Подобным образом были аккумулированы значительные суммы: 4,3 трлн долларов в США, 2,4 трлн долларов в Еврозоне и 400 млрд фунтов стерлингов в Великобритании. Если считать целью предотвращение еще одного финансового инфаркта, то все сработало, однако польза для экономики в более широком смысле была в лучшем случае неопределенной. Последствия банковского краха все еще отзывались резким падением прибыли и производительности, особенно в Европе. Язык экономики оказался недостаточно способен отразить всю степень случившегося шока, из-за чего в ход пошли метафоры жизни и смерти. Энди Халдейн, главный экономист «Bank of England», пояснял, что экономические потрясения, подобные случившимся, страна видела только во времена войны[30]. Но именно экономисты из центральных банков и казначейств обрели достаточную силу, чтобы протолкнуть нас через это опасное время. Им была поставлена задача принимать решения быстро, с максимальными последствиями, но почти без шанса на консультацию или публичное обсуждение. Неужели это все, что можно было ожидать от экспертного сообщества?
Подобные события типичны для недоразумений и противоречий, ныне опутавших политические позиции экспертов и способных вызвать подозрительность и презрение к последним. Появление количественного смягчения совпало с тем, как Чайная партия в США зациклилась на объявлении такой политики чистейшим примером государственной коррупции, посредством которой финансовые и правительственные элиты получили возможность безнаказанно залезть в карманы своих сограждан. Не помогла и чрезвычайная сложность реформы. Немногие экономисты оказались способны высказать заметную уверенность в предсказании возможного исхода. Когда реформа была завершена, «Bank of England» на собственном сайте признался, что «сложно сказать, сработало ли количественное смягчение и насколько хорошо». Одним из неоспоримых преимуществ новой реформы было обогащение богатых за счет роста стоимости активов (включая недвижимость), еще больше усилилось ощущение, будто имеет место заговор элит против простого народа[31]. Что еще могло побудить экономических технократов и впредь оставаться объективными и аполитичными?

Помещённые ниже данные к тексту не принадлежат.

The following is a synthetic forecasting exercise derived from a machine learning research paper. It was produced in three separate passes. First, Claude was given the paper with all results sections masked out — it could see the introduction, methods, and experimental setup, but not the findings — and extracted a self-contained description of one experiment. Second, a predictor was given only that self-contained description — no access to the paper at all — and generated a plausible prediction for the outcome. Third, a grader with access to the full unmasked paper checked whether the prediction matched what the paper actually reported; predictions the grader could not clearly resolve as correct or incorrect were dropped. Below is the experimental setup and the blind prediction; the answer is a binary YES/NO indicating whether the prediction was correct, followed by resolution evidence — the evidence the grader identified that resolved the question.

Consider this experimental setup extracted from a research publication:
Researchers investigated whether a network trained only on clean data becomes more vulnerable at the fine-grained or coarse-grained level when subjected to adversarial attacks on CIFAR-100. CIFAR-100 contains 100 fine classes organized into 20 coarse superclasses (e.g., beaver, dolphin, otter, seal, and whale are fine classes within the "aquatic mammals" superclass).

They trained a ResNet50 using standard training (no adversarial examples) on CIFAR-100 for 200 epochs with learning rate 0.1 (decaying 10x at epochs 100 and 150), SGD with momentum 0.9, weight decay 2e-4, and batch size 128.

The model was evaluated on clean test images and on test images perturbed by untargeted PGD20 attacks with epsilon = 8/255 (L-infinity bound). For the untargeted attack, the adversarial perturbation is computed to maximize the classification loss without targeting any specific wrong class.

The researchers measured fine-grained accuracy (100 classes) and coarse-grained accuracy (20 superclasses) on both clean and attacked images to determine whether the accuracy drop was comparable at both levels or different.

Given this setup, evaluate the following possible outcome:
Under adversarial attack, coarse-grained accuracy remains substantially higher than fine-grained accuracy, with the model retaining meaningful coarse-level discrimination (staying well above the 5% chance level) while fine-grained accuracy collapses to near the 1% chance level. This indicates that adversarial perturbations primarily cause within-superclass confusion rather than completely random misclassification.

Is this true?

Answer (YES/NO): YES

Еще более захватывающим обстоятельством во всей этой истории было то, как сошлись в ней воедино вопросы экономической экспертизы, вроде построения моделей или анализа рисков, и чрезвычайное положение в стране. Только что мы доверяли экспертам, обещавшим дать нам объективную картину мира; теперь же мы позволили им принимать решительные меры против угроз самой ткани цивилизованного общества. Финансовые регуляторы и центральные банки нанимают специалистов, исходя из их познаний в экономике и математике, но на сей раз эти специалисты оказались в гораздо более ответственном положении.